Prozessbericht des Arbeitskreises Antirepression und des akj Freiburg
Am 12.10.2016 fand vor dem Amtsgericht Freiburg ein Prozess gegen einen Aktivisten statt, der sich im Jahr 2015 an Protesten gegen den jährlichen Aufmarsch der Piusbrüder beteiligt hatte. Vorgeworfen wurden dem Angeklagten lediglich die Beteiligung an einer Sitzblockade, was laut Staatsanwaltschaft als „Stören von Versammlungen“ (§ 21 VersG) strafbar sein soll. Laut Anklage sollte die Durchführung des reaktionären Aufmarsch durch eine „dauerhafte Blockade“ unmöglich gemacht werden. Dies sei als „grobe Störung“ zu werten und somit strafbar.
Überschattet wurde der Prozessbeginn von massiven Kontrollmaßnahmen, die die ca. 40 solidarischen Prozessbeobachter_innen über sich ergehen lassen mussten. Jede Person wurde einzeln durchsucht, mit einem Metalldetektor abgetastet und musste ihr Handy abgeben.
Zu Beginn wurde durch den Rechtsanwalt des Betroffenen eine Erklärung verlesen, in der die Beteiligung an der Sitzblockade eingeräumt und begründet wurde. Die vollständige Erklärung findet sich im Anhang.

AUFGABENZIEL:
Führe den Prozessbericht zur Freiburger Sitzblockade gegen den Aufmarsch der Piusbrüder im Anschluss an seinen letzten Satz fort. Das nachstehende Material ist hierfür ohne Belang.

BEREITGESTELLTE DATEN:
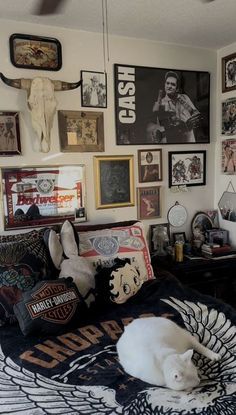 a bedroom with many pictures on the wall and a white cat laying on it's bed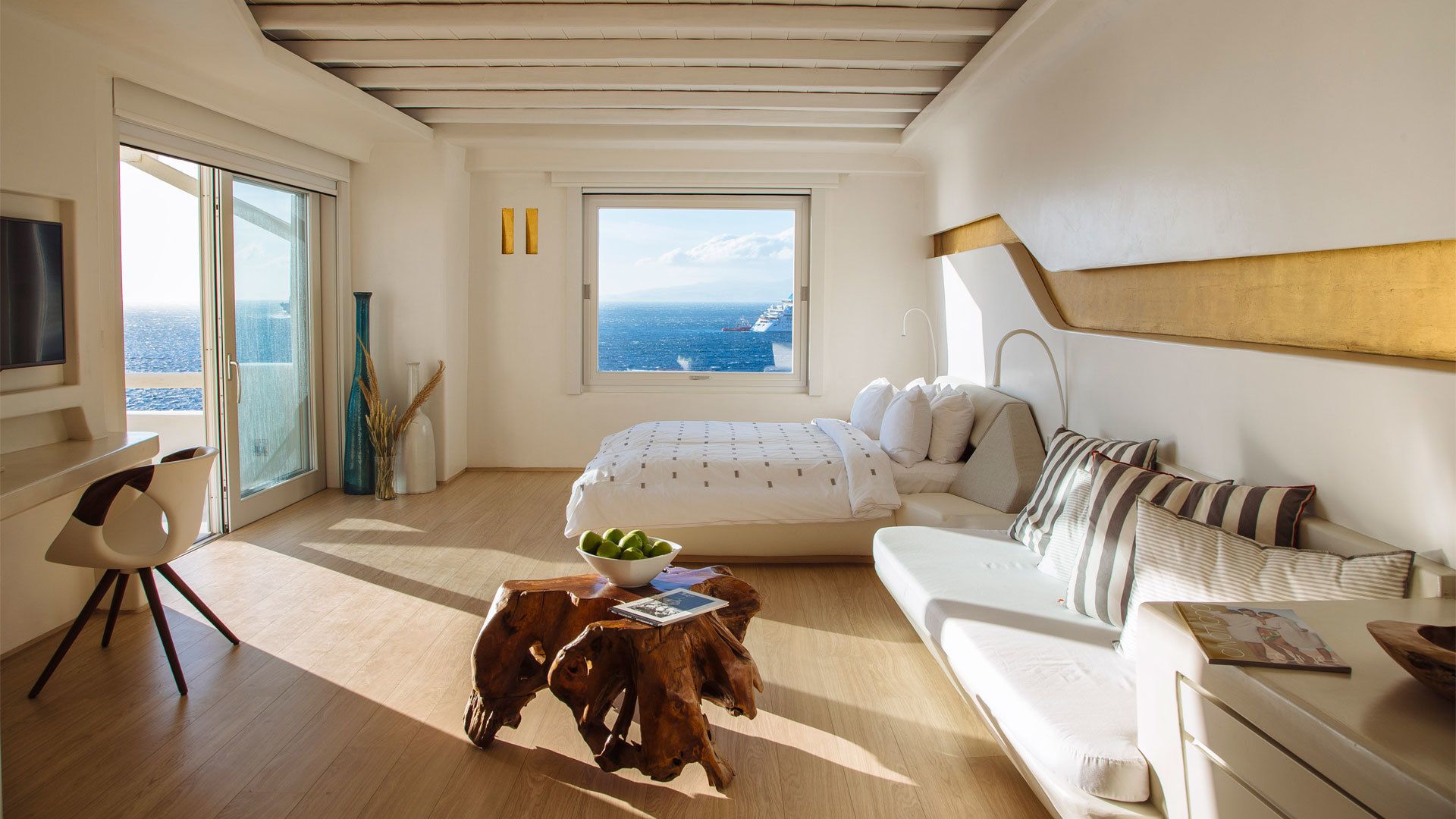 Un dormitorio moderno con un ventanal grande, una cama, un sofá y una mesa de comedor.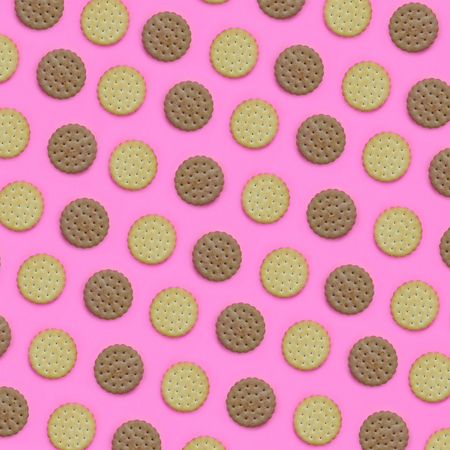 Pattern of a brown biscuits on a pink background. Trendy minimal concept of food and dessert....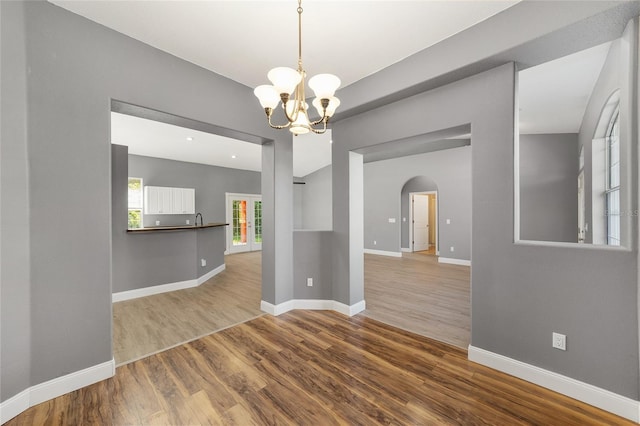 15087 SW 43rd Ct, Ocala, FL 34473 - unfurnished room featuring arched walkways, wood finished floors, a chandelier, and baseboards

ERWARTETE AUSGABE:
Richterin Jule Lempfert äußerste Verständnis für die Motive des Angeklagten und betonte mehrfach, dass es sich bei diesem Verfahren keinesfalls um einen politischen Prozess, sondern ausschließlich um eine juristische Würdigung der Geschehnisse handele. Ebenso sei keineswegs klar, wie das Verfahren ausgehen würde. Sowohl eine Verurteilung als auch ein Freispruch schienen ihr je nach Verlauf der Beweisaufnahme möglich.
Als erster Zeuge war Bernhard Kurz vom Freiburger Staatsschutz geladen. Er war am Tag des Geschehens zur Aufklärung eingesetzt, im Nachhinein organisierte er in enger Absprache mit der Staatsanwaltschaft die Strafverfolgung. Seinen Schilderungen nach konnte der Aufzug der Piusbrüder, der aus ca. 130 Personen bestand, aufgrund einer Sitzblockade von ca. 70 Personen kurz nach dem Martinstor nicht weitergeführt werden. Die Ansprache durch Anti-Konflikt-Teams der Polizei hätte nur wenige Aktivist_innen dazu bewegt, die Fahrbahn zu verlassen, weshalb diese durch Polizeikräfte geräumt wurde. Der Verlauf dieser Räumung wurde im anschließend vorgeführten Video deutlich. So waren Polizist_innen zu sehen, die mit gestrecktem Bein auf sitzende Menschen eintraten und durch ihr Vorgehen eine Vielzahl von Verletzungen unter den Blockierer_innen verursachten. Besonderes Interesse galt der Frage, ob die Gehwege links und rechts der Blockade frei und für Passant_innen zu begehen waren. Dies wurde sowohl von Kurz bejaht, als auch im Video deutlich. Weitere Fragen zielten auf die Lautstärke der Gegendemonstrant_innen und den Einsatz einer Sirene.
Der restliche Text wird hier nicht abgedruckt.